__Do this__. Transcribe the passage of the estate-planning text that runs from "Say you meet" to "or health reasons.", keeping every word and mark unchanged.

### Text block

Say you meet up with a married couple in their mid 60s with three adult children and a net worth of $3 million — $1.5 million in his IRA, $500,000 in their home and $1 million in nonretirement mutual funds. Since the husband is likely to die first, a clever estate-planning attorney has told them to split their assets up as follows:
When the husband dies his IRA goes first to his wife, who can then “disclaim” the IRA. It then goes to a credit shelter trust with the kids as beneficiaries, yet his wife would still be able to get money out of the trust for her maintenance (no Botox jokes, please), education, support or health reasons.
She would get the house and the non-IRA money. When she dies, the kids get whatever is left over from this asset pool.
It seems a perfect arrangement. As long as the IRA and her half of the assets are each under the exempt amount ($1.5 million in 2005, going to $3.5 million by 2009) at the time of their respective passings, little or no “death tax” would ever be paid.
The attorney's actions have likely saved the family six figures in potential estate taxes — not bad for a few thousand dollars in legal bills. But what you can point out to your soon-to-be-shocked couple is that the lawyer may have cost their family millions in income taxes.
When It Works … and When It Doesn't
The lawyer is not to be blamed — he or she is trained to help clients save on estate taxes, not income taxes. Plus, the family may have motivations beyond the tax liability of the inheritors. For instance, language can be added to the trust document that might prevent squandering children, outlaw in-laws or an unfortunate lawsuit verdict from cleaning out the account faster than the parents originally intended.
If the mother or her children are likely to need the money in the trust relatively soon after the father's death, compliment the family on their astute maneuvering, then move on to the next step in the planning process. But if asset protection is not a priority, and the surviving family members are otherwise financially secure, the current arrangement could be disastrous to their dynastic inclinations.
The problem arises because the wife/mother still has an interest in the trust. So each year's required minimum distribution from the IRA is based on her life expectancy. If the mother had no ability to tap the account, then the distributions would be based on the longer life expectancy of the oldest child.

######
### Raw records

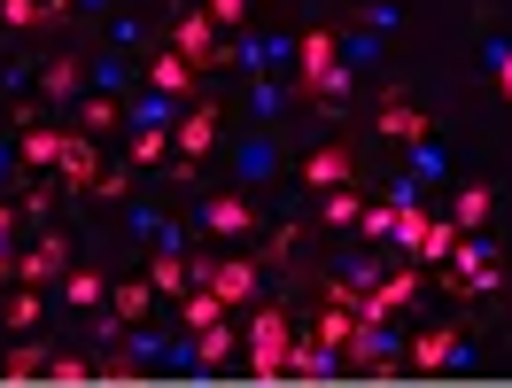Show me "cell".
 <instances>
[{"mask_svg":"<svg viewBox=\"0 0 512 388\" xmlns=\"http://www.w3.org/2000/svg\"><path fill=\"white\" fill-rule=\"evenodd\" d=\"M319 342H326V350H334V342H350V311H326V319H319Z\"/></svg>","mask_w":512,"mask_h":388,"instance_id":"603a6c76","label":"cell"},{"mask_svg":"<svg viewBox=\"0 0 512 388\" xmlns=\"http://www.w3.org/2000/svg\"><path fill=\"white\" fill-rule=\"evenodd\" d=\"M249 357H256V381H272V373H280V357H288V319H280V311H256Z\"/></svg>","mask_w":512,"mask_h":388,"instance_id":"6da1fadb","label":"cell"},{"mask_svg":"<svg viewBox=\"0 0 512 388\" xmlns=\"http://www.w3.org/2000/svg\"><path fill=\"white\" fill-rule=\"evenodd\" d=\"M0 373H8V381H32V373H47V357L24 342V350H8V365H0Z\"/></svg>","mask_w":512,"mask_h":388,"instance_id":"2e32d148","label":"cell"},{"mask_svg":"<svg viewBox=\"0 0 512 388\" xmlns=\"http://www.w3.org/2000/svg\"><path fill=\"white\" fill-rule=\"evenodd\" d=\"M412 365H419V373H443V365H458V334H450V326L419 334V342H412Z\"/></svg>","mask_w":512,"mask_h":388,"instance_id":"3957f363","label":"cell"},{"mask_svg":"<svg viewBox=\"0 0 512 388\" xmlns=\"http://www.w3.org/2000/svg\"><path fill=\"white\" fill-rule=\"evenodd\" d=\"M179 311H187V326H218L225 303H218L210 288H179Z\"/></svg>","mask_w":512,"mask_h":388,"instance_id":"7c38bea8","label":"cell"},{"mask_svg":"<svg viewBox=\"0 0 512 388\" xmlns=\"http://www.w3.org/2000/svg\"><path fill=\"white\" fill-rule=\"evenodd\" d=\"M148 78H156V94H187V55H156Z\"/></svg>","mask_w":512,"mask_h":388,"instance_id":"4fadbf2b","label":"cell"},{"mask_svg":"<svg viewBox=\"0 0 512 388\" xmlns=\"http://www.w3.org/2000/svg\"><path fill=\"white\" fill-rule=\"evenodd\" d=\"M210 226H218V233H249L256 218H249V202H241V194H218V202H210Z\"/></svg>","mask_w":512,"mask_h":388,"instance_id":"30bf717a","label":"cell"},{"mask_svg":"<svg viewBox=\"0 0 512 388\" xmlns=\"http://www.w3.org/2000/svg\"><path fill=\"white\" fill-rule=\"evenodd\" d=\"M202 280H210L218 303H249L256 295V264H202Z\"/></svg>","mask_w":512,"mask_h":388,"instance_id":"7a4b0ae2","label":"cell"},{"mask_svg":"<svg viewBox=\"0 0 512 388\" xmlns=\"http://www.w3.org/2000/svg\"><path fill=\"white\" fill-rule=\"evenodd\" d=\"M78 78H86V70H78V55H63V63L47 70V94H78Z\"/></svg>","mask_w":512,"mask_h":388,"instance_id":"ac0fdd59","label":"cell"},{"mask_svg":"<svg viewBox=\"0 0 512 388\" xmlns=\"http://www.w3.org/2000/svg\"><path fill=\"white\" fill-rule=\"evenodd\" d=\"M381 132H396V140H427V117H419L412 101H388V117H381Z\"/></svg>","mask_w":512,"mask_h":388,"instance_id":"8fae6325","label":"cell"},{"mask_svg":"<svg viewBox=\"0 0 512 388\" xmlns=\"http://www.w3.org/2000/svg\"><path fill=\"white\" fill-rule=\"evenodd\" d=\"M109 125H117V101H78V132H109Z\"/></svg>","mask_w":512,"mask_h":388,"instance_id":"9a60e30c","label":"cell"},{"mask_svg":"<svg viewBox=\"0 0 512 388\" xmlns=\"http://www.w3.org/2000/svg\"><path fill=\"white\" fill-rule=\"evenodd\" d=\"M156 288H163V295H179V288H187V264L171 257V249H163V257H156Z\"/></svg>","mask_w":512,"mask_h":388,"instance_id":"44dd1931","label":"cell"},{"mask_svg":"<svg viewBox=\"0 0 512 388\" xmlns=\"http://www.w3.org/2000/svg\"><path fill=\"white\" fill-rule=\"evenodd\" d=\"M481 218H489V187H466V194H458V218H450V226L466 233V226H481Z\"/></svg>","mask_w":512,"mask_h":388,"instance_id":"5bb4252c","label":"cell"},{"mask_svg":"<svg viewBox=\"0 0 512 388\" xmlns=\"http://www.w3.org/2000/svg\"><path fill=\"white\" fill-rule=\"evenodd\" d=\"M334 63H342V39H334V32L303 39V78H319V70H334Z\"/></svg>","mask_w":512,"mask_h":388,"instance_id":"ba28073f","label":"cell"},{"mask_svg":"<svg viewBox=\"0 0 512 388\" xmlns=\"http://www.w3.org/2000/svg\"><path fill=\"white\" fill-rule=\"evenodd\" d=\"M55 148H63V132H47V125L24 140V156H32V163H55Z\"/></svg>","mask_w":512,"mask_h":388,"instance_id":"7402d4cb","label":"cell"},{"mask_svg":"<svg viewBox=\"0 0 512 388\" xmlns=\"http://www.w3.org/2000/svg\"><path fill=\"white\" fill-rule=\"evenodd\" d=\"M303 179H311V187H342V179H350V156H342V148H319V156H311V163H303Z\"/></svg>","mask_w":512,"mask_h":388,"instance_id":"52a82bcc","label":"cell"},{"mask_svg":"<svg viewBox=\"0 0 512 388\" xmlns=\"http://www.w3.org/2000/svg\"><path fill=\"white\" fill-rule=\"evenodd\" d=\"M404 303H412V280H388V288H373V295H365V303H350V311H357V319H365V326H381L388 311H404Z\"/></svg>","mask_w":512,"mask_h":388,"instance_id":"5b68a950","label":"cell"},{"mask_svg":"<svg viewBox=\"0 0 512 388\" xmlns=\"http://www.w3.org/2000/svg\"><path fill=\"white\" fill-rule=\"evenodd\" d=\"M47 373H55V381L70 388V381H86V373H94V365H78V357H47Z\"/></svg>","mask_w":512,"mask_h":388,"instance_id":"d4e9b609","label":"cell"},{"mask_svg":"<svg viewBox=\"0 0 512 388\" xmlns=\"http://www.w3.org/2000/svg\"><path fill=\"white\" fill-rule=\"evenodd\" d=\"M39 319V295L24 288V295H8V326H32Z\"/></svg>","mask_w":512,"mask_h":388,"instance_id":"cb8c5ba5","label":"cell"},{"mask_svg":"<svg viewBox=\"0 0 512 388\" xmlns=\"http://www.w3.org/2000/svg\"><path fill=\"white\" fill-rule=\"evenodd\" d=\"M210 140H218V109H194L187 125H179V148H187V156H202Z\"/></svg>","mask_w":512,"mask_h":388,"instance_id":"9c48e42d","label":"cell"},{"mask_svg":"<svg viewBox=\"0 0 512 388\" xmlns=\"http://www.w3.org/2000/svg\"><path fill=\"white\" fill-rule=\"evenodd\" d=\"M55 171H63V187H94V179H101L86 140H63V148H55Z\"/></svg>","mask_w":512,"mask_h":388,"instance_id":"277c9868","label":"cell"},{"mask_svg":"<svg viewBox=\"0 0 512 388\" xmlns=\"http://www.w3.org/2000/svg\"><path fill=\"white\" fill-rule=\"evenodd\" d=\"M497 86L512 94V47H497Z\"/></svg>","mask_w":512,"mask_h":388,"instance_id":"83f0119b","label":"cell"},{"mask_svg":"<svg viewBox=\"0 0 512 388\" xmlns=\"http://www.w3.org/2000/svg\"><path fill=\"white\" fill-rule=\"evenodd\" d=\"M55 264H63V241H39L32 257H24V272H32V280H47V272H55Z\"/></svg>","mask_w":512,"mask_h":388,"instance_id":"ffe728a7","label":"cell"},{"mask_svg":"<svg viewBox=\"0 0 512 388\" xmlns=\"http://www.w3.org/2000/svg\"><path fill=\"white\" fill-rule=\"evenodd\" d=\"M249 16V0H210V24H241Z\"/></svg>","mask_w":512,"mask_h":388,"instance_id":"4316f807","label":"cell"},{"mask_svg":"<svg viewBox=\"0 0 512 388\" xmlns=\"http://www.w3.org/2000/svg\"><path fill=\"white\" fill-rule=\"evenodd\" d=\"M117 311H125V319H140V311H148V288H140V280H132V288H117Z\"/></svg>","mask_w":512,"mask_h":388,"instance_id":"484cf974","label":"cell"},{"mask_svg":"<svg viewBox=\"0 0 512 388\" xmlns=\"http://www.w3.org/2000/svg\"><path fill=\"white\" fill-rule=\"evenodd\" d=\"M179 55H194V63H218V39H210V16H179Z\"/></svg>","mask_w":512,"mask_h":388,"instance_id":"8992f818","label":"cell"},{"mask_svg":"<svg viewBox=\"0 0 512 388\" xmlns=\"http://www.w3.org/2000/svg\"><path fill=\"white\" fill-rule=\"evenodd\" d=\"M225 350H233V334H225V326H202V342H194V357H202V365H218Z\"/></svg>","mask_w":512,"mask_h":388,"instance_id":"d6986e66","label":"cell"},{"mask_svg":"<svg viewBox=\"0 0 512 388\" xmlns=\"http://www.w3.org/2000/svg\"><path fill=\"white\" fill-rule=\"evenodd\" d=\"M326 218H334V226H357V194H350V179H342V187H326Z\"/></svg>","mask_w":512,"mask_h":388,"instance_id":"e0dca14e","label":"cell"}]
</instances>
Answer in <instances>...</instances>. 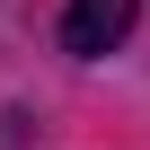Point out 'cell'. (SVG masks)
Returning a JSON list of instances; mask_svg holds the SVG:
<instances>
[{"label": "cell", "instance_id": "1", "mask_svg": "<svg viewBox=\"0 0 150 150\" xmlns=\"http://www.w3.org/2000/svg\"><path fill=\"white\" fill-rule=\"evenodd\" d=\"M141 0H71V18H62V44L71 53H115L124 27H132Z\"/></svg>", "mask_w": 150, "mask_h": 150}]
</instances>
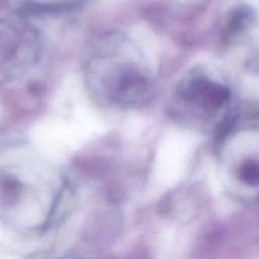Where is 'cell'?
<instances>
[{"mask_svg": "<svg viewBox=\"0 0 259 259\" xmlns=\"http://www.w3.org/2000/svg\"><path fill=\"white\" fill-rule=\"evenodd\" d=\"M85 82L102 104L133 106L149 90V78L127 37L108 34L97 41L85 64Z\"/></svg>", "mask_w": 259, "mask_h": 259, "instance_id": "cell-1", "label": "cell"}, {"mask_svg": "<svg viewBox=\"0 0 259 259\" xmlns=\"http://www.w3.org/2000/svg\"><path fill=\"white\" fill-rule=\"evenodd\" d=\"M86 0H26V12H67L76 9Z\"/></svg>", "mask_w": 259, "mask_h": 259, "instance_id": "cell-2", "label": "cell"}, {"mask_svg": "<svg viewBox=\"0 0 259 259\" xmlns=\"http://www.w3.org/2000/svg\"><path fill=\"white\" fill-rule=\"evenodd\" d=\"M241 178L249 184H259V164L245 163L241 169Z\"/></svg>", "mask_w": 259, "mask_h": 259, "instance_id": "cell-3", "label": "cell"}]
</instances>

######

__Solution for this exercise__.
Say you meet up with a married couple in their mid 60s with three adult children and a net worth of $3 million — $1.5 million in his IRA, $500,000 in their home and $1 million in nonretirement mutual funds. Since the husband is likely to die first, a clever estate-planning attorney has told them to split their assets up as follows:
When the husband dies his IRA goes first to his wife, who can then “disclaim” the IRA. It then goes to a credit shelter trust with the kids as beneficiaries, yet his wife would still be able to get money out of the trust for her maintenance (no Botox jokes, please), education, support or health reasons.